College of Computer Science and Technology, Qingdao University, Qingdao 266071, China.
Biomolecules. 2023 Mar 9;13(3):503. doi: 10.3390/biom13030503.
Molecular property prediction is an important direction in computer-aided drug design. In this paper, to fully explore the information from SMILE stings and graph data of molecules, we combined the SALSTM and GAT methods in order to mine the feature information of molecules from sequences and graphs. The embedding atoms are obtained through SALSTM, firstly using SMILES strings, and they are combined with graph node features and fed into the GAT to extract the global molecular representation. At the same time, data augmentation is added to enlarge the training dataset and improve the performance of the model. Finally, to enhance the interpretability of the model, the attention layers of both models are fused together to highlight the key atoms. Comparison with other graph-based and sequence-based methods, for multiple datasets, shows that our method can achieve high prediction accuracy with good generalizability.

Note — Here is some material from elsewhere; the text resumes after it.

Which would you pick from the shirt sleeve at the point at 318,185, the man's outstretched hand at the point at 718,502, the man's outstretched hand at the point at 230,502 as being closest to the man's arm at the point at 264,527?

分子性质预测是计算机辅助药物设计中的一个重要方向。在本文中,为了充分挖掘 SMILE 字符串和分子图数据中的信息,我们结合了 SALSTM 和 GAT 方法,以便从序列和图中挖掘分子的特征信息。首先通过 SALSTM 使用 SMILES 字符串获取嵌入原子,然后将它们与图节点特征结合起来,并将其输入到 GAT 中以提取全局分子表示。同时,添加数据增强来扩大训练数据集,提高模型的性能。最后,为了增强模型的可解释性,将两个模型的注意力层融合在一起,突出关键原子。与其他基于图和基于序列的方法相比,针对多个数据集的实验结果表明,我们的方法可以在具有良好泛化能力的情况下实现高精度预测。